The four Ps and STP survived for fifty years not because they were always right, but because no one had the data or the framework to show precisely where they broke down. Sharp brought both.
That is the standard. Not polish. Not frequency. Not a good hook.
A POV that shifts thinking takes a side on a broken assumption, is grounded in experience no one else has, speaks to a specific person at a specific moment of frustration, offers a lens they can use without you, and defends its claim until the argument stands on its own.
Everything else is content.
Want to go deeper on BUILD and what strategic thought leadership looks like in practice? I have a book coming out later this year. Subscribe here to get notified when it comes out.
Frequently Asked Questions
BUILD is a five-part framework for constructing a defensible point of view. B is Broken Assumption — the mainstream belief you are challenging. U is Unique Experience — the authority behind your claim. I is the Ideal Customer — the specific person whose thinking you are shifting. L is Lens Shift — the new way of seeing you are offering. D is Defence — the evidence or logic that makes your argument withstand scrutiny.
A thought leader permanently changes how you see something. Someone with an opinion describes how they see something. The difference is whether the reader walks away with a new mental model they can use independently, or just a data point about what one person believes.

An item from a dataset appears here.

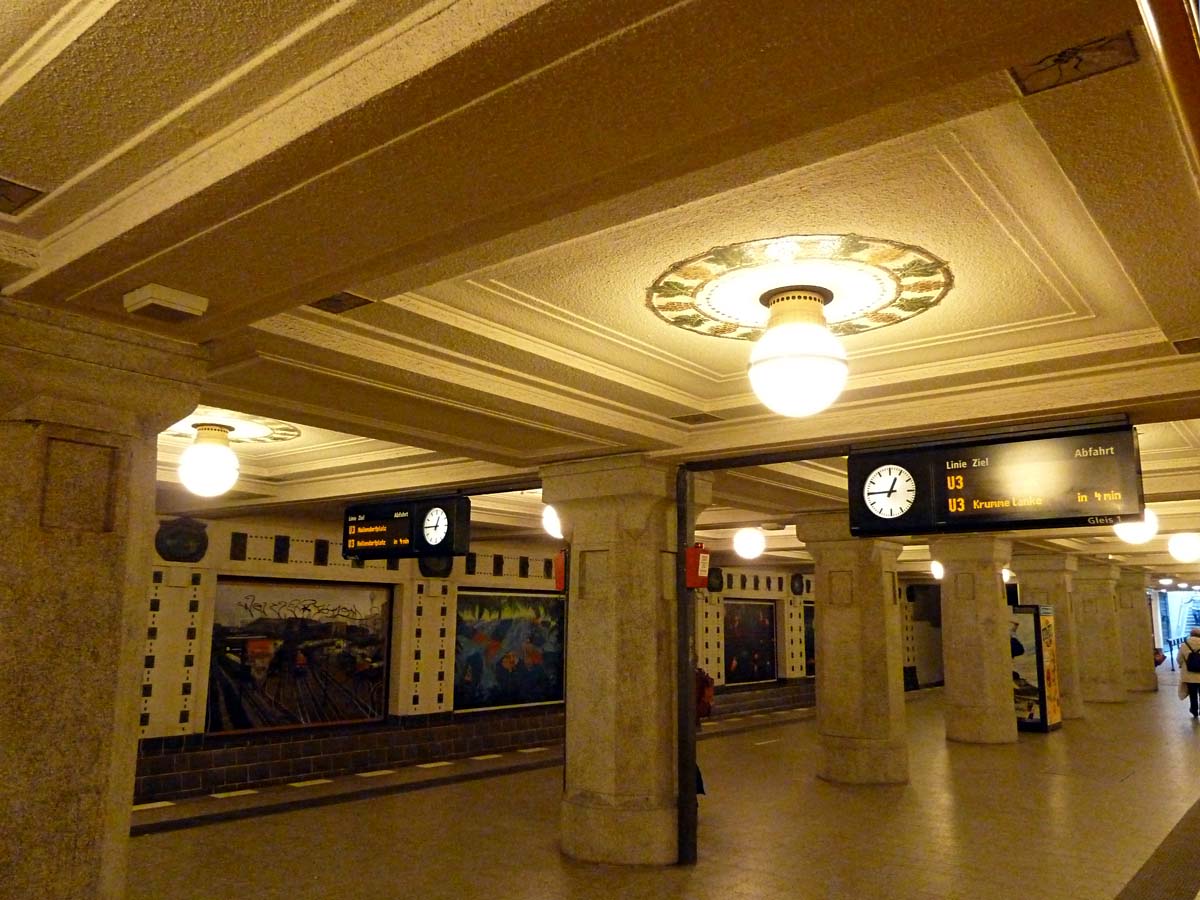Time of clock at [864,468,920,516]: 12:45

Because they take no side. A neutral POV generates no friction, no disagreement, and no cognitive shift. The POVs that endure make a specific, defensible claim that someone holding the opposing view would feel compelled to push back on.
Build the defence before you write the argument. Know exactly what evidence, data, or logical structure you will deploy when challenged. If you cannot answer “what is your proof?” clearly and specifically, the POV is not ready to publish.
Sharp challenged the primacy of brand loyalty as a growth driver, arguing instead that brands grow through penetration by maximising mental and physical availability. His findings, produced at the Ehrenberg-Bass Institute, undermined the retention-first orthodoxy that had dominated marketing strategy for decades.